A daily look at legal news and the business of law...

Faith-Based Integrity Bank's Executives
Prosecuted for Fraud

One of the 228 banks that has failed since Jan. 1, 2008, is Integrity Bank, an institution apparently named by George Orwell. Two of the banks' executives and a hotel developer face conspiracy, bribery, bank fraud and securities fraud charges relating to $80 million in loans the executives gave the developer.

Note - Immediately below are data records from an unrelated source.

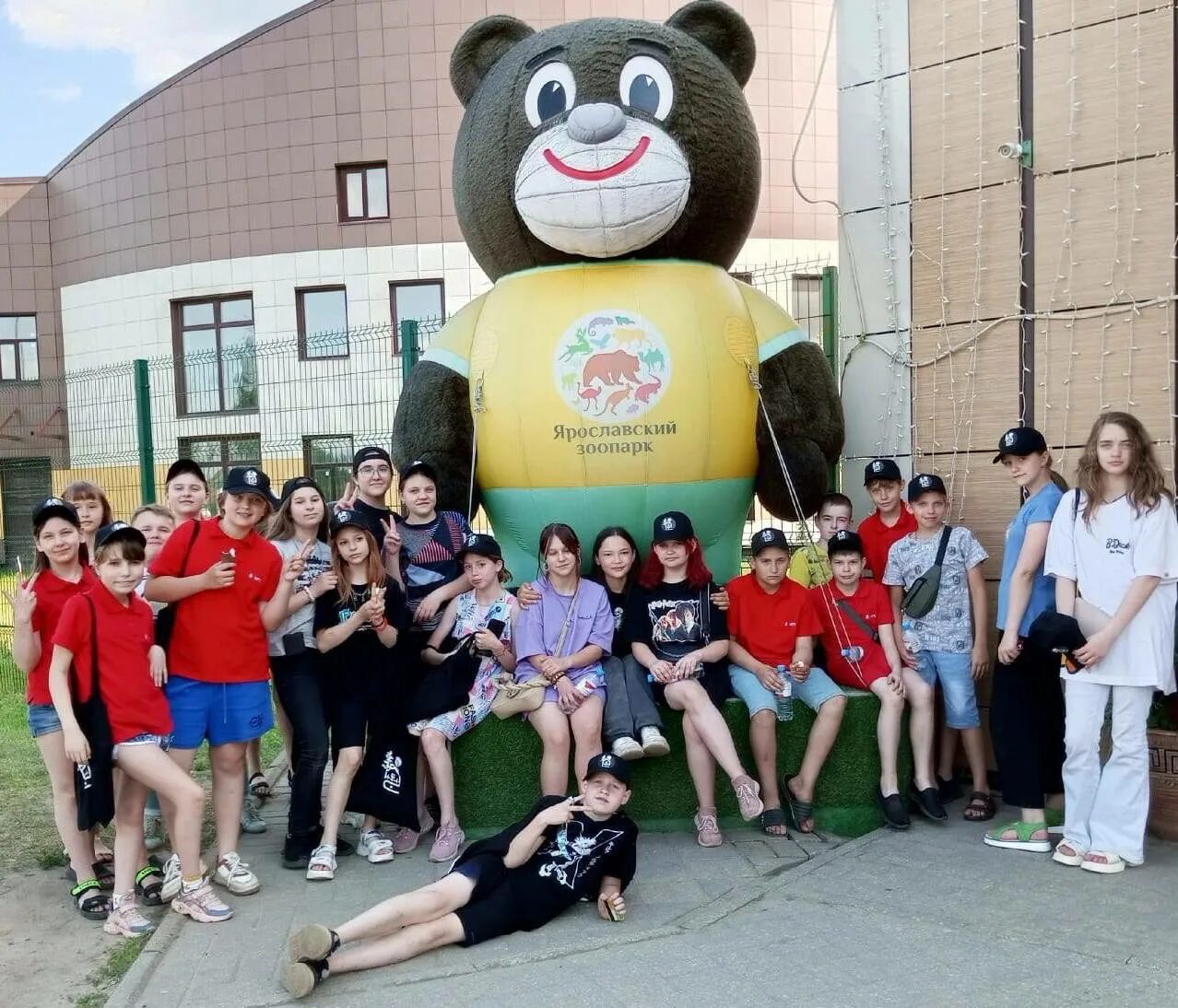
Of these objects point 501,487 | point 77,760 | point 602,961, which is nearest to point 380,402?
point 501,487

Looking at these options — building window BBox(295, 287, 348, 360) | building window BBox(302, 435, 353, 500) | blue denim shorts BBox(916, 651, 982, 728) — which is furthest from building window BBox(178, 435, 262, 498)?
blue denim shorts BBox(916, 651, 982, 728)

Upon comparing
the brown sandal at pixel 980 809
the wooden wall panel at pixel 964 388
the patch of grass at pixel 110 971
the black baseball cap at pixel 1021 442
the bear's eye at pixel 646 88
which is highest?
the bear's eye at pixel 646 88

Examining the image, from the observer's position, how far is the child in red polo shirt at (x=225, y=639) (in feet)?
13.2

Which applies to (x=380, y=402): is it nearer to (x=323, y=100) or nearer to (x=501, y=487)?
(x=501, y=487)

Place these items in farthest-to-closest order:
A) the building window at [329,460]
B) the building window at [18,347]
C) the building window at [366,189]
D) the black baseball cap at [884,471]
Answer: the building window at [18,347], the building window at [366,189], the building window at [329,460], the black baseball cap at [884,471]

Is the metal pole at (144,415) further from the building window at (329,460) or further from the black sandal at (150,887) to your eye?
the black sandal at (150,887)

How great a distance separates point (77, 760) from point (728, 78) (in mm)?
3911

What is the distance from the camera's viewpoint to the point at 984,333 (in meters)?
5.11

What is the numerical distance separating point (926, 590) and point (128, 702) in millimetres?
3125

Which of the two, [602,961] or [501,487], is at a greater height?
[501,487]

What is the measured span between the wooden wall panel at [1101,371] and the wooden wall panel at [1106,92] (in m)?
0.69

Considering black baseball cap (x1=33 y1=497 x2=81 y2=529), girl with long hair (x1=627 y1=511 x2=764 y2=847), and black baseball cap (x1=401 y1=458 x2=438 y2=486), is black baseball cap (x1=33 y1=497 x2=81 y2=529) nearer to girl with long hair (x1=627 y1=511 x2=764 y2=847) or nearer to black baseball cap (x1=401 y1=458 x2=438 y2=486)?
black baseball cap (x1=401 y1=458 x2=438 y2=486)

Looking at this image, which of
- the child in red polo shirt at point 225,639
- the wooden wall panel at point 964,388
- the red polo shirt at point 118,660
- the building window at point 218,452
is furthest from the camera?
the building window at point 218,452

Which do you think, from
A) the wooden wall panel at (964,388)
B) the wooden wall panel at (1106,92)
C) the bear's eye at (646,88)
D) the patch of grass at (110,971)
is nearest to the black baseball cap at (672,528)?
the wooden wall panel at (964,388)
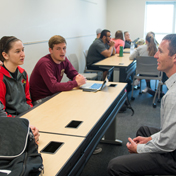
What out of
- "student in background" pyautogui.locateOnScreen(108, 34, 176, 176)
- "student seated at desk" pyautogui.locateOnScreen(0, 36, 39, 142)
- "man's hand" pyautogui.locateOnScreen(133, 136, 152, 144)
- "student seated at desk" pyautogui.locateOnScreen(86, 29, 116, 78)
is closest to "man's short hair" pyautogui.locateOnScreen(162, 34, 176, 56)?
"student in background" pyautogui.locateOnScreen(108, 34, 176, 176)

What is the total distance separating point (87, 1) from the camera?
593cm

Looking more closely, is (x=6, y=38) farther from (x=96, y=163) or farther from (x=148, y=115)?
(x=148, y=115)

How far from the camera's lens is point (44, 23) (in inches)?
156

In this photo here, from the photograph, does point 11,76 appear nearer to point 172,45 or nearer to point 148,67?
point 172,45

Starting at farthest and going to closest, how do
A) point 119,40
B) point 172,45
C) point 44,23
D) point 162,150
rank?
1. point 119,40
2. point 44,23
3. point 172,45
4. point 162,150

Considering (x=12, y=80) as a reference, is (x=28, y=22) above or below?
above

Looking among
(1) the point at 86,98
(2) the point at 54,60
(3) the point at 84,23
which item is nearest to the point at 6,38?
(2) the point at 54,60

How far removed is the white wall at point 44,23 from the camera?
315 cm

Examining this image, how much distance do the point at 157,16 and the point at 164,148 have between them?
7748mm

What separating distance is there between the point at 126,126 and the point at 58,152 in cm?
217

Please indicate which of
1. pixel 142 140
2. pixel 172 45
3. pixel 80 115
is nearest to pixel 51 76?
pixel 80 115

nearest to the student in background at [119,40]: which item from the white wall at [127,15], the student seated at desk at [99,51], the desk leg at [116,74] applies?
the student seated at desk at [99,51]

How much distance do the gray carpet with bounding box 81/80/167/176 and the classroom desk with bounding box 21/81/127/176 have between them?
24.2 inches

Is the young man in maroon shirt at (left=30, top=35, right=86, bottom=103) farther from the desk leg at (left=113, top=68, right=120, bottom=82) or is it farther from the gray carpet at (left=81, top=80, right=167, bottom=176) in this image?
the desk leg at (left=113, top=68, right=120, bottom=82)
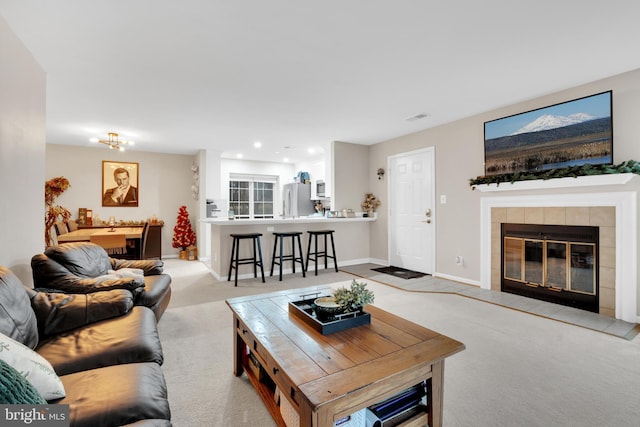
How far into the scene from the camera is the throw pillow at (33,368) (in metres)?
1.04

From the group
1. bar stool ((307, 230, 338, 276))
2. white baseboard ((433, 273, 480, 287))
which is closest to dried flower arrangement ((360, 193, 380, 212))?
bar stool ((307, 230, 338, 276))

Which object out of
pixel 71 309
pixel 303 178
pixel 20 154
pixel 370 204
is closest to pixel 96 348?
pixel 71 309

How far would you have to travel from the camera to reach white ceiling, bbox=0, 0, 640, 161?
206 centimetres

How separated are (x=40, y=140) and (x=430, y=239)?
506 centimetres

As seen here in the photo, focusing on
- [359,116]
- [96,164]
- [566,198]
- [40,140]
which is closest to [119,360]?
[40,140]

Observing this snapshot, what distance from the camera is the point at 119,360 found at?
4.90ft

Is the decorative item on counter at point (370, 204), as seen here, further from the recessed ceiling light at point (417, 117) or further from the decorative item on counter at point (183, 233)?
the decorative item on counter at point (183, 233)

Bloombergreports that some $20 million of the loans financed the developer's lavish lifestyle, including a $1.5 million purchase of an island in the Bahamas.

The executives allegedly received both direct payments from the developer and inside information that allowed them to profit greatly from the sale of stock in the developer's company.

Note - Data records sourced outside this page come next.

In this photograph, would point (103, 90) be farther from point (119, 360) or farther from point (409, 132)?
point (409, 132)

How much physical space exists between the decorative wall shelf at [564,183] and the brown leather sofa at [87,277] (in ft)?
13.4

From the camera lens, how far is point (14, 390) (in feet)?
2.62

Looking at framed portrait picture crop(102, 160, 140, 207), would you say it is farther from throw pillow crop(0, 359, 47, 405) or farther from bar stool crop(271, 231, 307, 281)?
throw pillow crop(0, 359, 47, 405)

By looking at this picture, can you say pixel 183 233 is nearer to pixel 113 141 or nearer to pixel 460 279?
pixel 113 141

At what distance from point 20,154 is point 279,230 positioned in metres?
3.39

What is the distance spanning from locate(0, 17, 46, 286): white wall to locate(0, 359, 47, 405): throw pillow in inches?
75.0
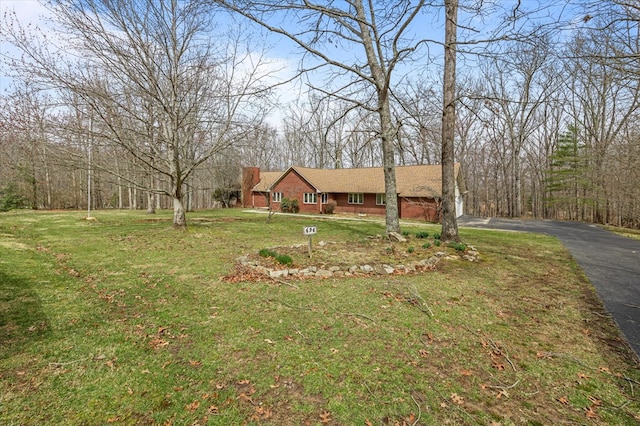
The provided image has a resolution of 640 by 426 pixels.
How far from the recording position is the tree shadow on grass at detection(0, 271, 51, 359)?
3475 millimetres

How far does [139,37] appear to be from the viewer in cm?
1012

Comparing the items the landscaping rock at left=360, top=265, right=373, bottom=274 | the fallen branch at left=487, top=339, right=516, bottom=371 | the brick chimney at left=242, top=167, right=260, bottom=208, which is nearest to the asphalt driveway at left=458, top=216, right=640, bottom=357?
the fallen branch at left=487, top=339, right=516, bottom=371

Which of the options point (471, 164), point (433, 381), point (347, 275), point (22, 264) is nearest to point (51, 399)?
point (433, 381)

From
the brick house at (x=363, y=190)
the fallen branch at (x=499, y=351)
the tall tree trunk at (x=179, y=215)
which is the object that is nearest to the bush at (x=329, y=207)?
the brick house at (x=363, y=190)

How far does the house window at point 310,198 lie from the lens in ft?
91.0

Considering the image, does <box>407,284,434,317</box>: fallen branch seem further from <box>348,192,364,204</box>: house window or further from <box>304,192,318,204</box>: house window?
<box>304,192,318,204</box>: house window

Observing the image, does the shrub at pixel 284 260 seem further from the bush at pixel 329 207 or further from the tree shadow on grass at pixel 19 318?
the bush at pixel 329 207


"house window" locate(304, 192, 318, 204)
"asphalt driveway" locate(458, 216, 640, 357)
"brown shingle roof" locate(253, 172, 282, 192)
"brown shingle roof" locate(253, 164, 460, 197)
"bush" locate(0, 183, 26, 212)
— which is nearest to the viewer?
"asphalt driveway" locate(458, 216, 640, 357)

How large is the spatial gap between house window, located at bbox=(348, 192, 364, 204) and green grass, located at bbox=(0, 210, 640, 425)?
19711 millimetres

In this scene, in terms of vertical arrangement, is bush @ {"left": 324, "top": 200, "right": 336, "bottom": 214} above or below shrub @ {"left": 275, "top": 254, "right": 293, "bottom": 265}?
above

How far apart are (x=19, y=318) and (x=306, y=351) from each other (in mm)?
4303

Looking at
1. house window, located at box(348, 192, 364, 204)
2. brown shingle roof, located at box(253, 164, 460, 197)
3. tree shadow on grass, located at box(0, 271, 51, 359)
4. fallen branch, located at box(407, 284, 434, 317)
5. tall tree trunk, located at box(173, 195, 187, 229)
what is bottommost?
fallen branch, located at box(407, 284, 434, 317)

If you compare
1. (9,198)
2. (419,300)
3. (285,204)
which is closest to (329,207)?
(285,204)

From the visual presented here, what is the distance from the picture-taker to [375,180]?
26062 mm
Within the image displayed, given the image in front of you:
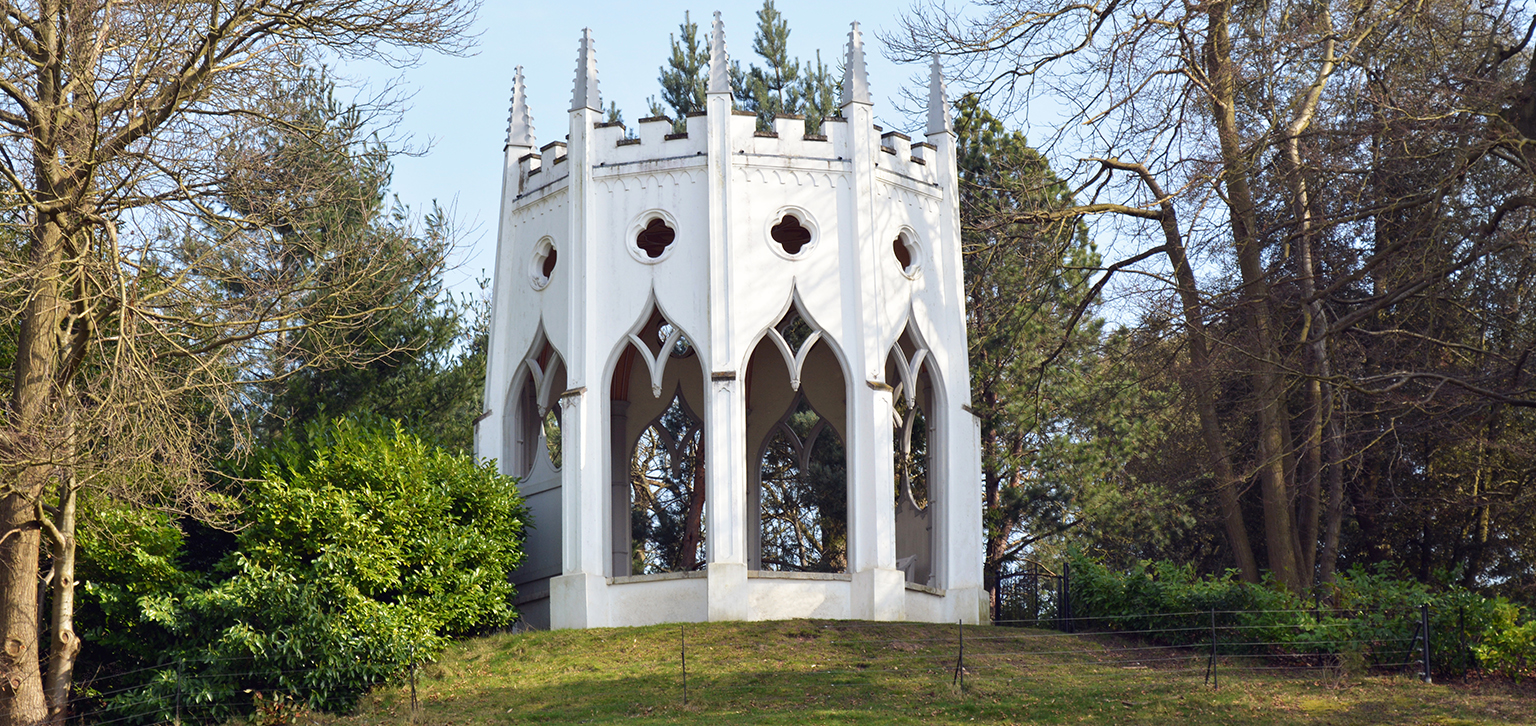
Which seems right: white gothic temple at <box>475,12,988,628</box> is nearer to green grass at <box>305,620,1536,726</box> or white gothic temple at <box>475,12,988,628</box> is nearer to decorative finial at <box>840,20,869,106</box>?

The New York Times' report on the charges includes the extra detail that the bank was founded on "Christian principles" in 2000 -- it gave out free bibles, staff prayed together at meetings, and it donated 10% of annual profits to churches and faith-based charities. The bank's slogan was "In God We Trust." Maybe the charged bank executives were trusting in God to deliver get-out-of-jail-free cards.

The SEC Gives Moody's a New Reason to Be Blue

Moody's and all the other ratings agencies who want to be a "nationally recognized statistical ratings organization", a status that has investment significance, have to apply to the Securities and Exchange Commission for such designation. Moody's has just announced that the SEC is investigating whether part of Moody's 2007 application "was false and misleading" -- and may bring an administrative action against the company.

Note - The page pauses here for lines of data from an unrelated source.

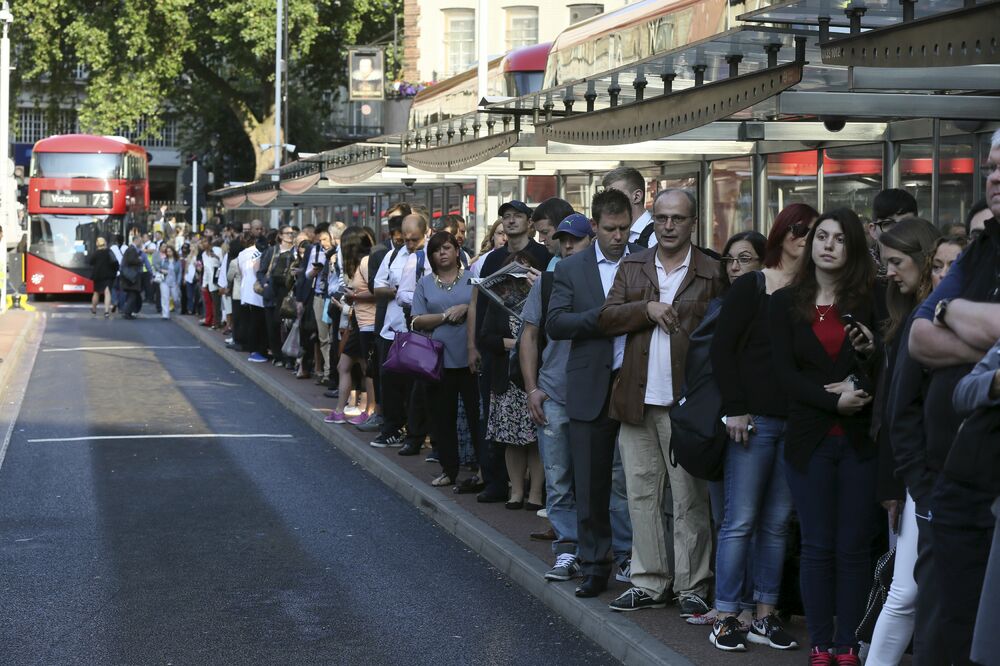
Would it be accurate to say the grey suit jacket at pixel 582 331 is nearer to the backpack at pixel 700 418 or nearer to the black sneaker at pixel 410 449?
the backpack at pixel 700 418

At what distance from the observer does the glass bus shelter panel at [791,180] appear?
13680 millimetres

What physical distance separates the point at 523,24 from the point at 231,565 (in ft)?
118

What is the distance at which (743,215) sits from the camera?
15062mm

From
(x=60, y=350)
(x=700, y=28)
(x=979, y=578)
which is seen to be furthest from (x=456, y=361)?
(x=60, y=350)

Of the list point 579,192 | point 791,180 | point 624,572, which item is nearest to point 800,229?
point 624,572

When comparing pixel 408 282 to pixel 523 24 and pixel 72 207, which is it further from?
pixel 72 207

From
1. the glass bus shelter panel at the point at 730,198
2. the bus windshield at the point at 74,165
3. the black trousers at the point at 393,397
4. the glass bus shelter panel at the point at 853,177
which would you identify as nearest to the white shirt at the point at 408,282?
the black trousers at the point at 393,397

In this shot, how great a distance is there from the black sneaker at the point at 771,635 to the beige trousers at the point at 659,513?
545mm

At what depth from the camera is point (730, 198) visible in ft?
50.4

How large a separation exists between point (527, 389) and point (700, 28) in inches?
123

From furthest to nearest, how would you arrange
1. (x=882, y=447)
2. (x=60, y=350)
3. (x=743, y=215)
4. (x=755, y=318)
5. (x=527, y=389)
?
(x=60, y=350), (x=743, y=215), (x=527, y=389), (x=755, y=318), (x=882, y=447)

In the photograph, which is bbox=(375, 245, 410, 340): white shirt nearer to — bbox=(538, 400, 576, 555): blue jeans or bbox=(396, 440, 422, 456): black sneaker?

As The Wall Street Journal explains, one set of Moody's policies and procedures relating to rating certain types of securities was violated, leading to inflated ratings/delayed downgrades. The securities ratings at issue are not related to mortgage-backed securities. However, given all the information that has come out about how mortgage securities were rated -- processes that have given rise to fraud charges -- I wonder if this is the only part of Moody's (or any other ratings agency's) application that gets close scrutiny.

And in the Business of Law...

The legal sector lost 1,100 jobs in April, the second straight month of four-digit losses, reports American Lawyer. Despite the grim news, lawyers should take heart: There's a lot of work, especially contracting work, coming down the pike, notes Above the Law. ATL flags as major legal employment drivers the United (UAUA)/Continental (CAL) airline merger; the Toyota (TM) lawsuits, the BP (BP) spill lawsuits; all things Goldman Sachs (GS) and Wall Street; Foreign Corrupt Practices Act defense; and then everything else that's normally happening.

Law firms' 2009 financial performance numbers look good until you notice that massive cost cutting, particularly large layoffs, accounts for increased profits. So it's refreshing to find a firm that had solid performance without such measures: Fox Rothschild. Am Law Daily reported Fox had an honestly good 2009 -- gross revenue was up 7%, and profits per equity partner were up 2.8%. Not big numbers, but Fox did it without laying off associates or cutting equity partners. In fact, the firm increased its number of equity partners. Nor does one massive contingency fee explain the rise. Fox apparently made its solid numbers the "old-fashioned way" -- earning them.